The case is different for many representatives of the phylum Cyanobacteria. Some cyanobacteria prefer conditions characteristic of many eutrophic environments with high content of nutrient elements and with strong pressure of grazers. The example are representatives of families Phormidiaceae—filamentous cyanobacteria, which due to their morphology can avoid grazing by small flagellates. The Legionella spp. are able to avoid grazing by hiding inside protist cells. Both organisms are relatively resistant to grazing and can exist in such demanding condition. Grazing-resistant bacterial morphotypes may together follow blooms of heterotrophic flagellates55. In support of this assumption, we observed a high positive correlation coefficient (R = 0.5, p < 0.05) between the relative abundance of Legionella spp. and the relative abundance of Phormidiaceae. However, in the case of the phylum Cyanobacteria, we also found a negative correlation between Legionella spp. and members of the family Microcystaceae (R = − 0.44, p < 0.05). The interaction of members of the Microcystaceae family with other members of the Bacteria domain may be complex and include allopathic activities related to the release of microcystin into the water by Microcystis spp. For example Ramos et al.56 observed antimicrobial activity of hexanic extract of M. aeruginosa (RST 9501 strain) against Mycobacterium tuberculosis. In our study, we observed a positive relationship between representatives of the Mycobacteriaceae family and Legionella spp. (R = 0.63 p < 0.05). We cannot therefore exclude the possibility that interactions between Legionella spp. and the Mycrocystis family may have the character of negative interactions related to the presence of microcystins.

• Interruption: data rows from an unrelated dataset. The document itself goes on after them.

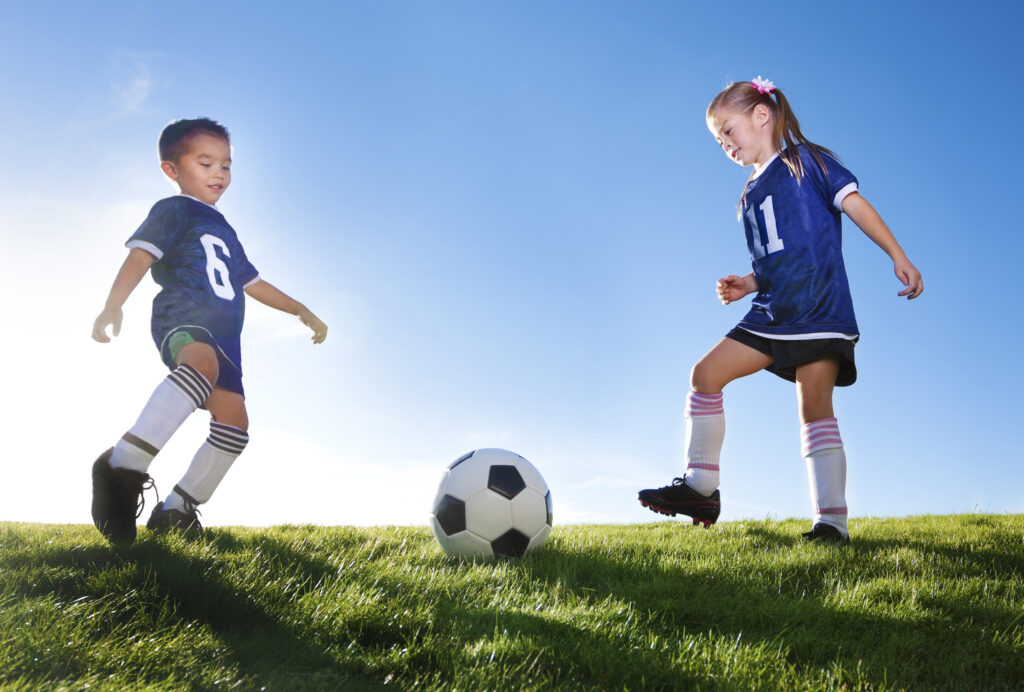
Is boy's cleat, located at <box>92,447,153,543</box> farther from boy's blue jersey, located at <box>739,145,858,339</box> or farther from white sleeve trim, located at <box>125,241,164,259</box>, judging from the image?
boy's blue jersey, located at <box>739,145,858,339</box>

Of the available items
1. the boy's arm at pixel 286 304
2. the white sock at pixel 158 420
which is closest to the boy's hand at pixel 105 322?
the white sock at pixel 158 420

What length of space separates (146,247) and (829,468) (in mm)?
5096

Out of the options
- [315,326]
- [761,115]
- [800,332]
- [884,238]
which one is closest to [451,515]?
[315,326]

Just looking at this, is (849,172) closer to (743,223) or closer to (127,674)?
(743,223)

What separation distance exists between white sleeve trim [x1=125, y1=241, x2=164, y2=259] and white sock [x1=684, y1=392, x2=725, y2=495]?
4006 mm

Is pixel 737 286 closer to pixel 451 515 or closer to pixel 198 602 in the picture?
pixel 451 515

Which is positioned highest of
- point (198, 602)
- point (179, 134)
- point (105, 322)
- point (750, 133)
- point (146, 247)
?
point (750, 133)

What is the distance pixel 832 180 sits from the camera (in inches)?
205

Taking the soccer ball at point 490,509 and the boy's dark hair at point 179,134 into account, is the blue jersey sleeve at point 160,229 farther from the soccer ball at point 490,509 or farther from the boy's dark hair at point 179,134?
the soccer ball at point 490,509

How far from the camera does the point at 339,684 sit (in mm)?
2449

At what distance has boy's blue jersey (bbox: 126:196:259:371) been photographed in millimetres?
5258

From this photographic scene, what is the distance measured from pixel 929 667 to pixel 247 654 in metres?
2.59

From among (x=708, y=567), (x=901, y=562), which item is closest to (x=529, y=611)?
(x=708, y=567)

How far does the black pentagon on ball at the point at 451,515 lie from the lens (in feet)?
15.4
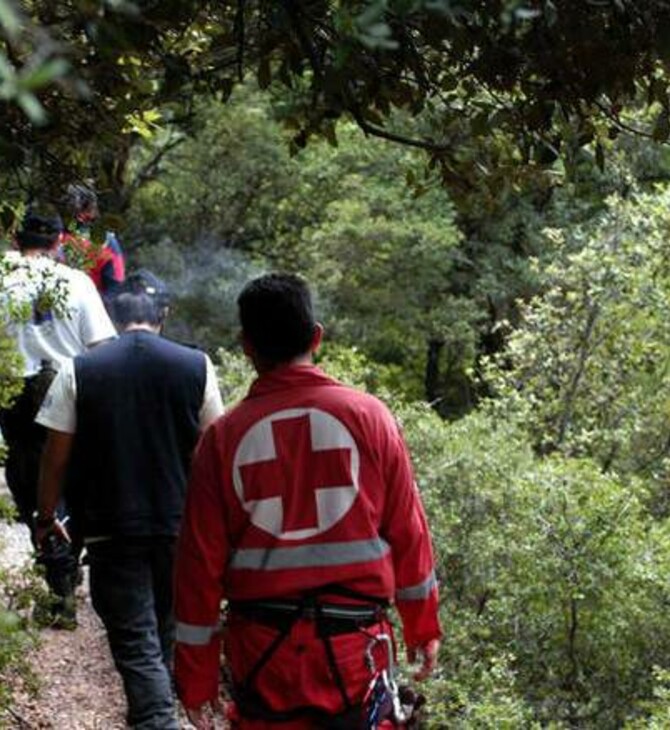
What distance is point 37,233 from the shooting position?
16.9 feet

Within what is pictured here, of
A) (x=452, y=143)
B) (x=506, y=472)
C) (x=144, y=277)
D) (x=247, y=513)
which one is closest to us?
(x=247, y=513)

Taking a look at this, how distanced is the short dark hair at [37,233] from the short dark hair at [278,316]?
207cm

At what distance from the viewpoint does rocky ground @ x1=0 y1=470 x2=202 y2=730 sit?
5.40m

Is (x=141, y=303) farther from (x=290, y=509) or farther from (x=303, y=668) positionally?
(x=303, y=668)

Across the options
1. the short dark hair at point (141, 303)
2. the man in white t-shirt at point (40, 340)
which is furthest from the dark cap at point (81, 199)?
the man in white t-shirt at point (40, 340)

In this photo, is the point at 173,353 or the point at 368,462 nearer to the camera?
the point at 368,462

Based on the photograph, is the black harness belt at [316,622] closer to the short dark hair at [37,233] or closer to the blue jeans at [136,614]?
the blue jeans at [136,614]

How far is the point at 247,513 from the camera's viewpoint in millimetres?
3172

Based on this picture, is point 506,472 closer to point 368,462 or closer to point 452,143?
point 452,143

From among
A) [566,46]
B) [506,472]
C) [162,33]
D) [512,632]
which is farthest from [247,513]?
[506,472]

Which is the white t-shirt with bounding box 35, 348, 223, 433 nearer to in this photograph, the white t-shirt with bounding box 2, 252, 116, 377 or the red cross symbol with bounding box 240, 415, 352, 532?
the white t-shirt with bounding box 2, 252, 116, 377

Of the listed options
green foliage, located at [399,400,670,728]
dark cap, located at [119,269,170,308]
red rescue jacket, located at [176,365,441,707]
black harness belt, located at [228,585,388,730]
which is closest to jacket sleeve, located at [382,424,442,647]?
red rescue jacket, located at [176,365,441,707]

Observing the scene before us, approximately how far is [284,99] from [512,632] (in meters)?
3.55

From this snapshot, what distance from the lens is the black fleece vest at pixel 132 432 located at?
4.28 meters
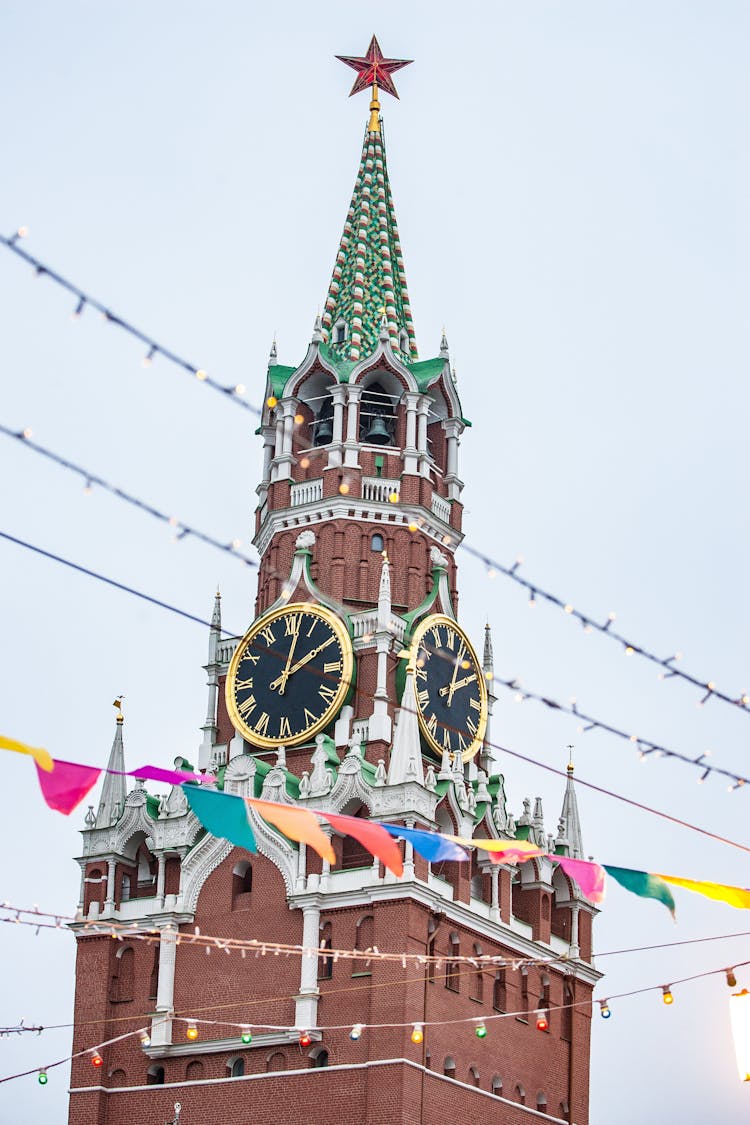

The observed relationship between the relative abundance of dominant bacterial families and the relative abundance of Legionella sp. prompted us to attempt to use an Automated Neural Network to predict Legionella spp. occurrence based on the occurrence of 19 bacterial families in the studied lakes. Due to the potential pathogenicity of Legionella spp., similar efforts have been made by other researchers. For example, Sinčak et al.57 used neural networks to provide an approximation tool to simulate conditions that can prevent legionellosis outbreaks in a water system. We used Automated Neural Networks Regression (ANN) module in TIBCO Statistica®. We found, that 5 model (3 exponential and 2 logistic as output activation) offer a good prediction of Legionella spp. share in the whole bacterial community (Fig. 3, Table 6, Table 7). The mean values of 5 regression models of ANN gives results similar to the observed percentage shares of Legionella spp. in the analysed lakes. The results confirm a strong relationship between Legionella spp. occurrence and coexisting dominant bacteria taxonomic composition.

Figure 3
figure 3

Map of GML (Great Masurian Lakes) system with indicated sampling points.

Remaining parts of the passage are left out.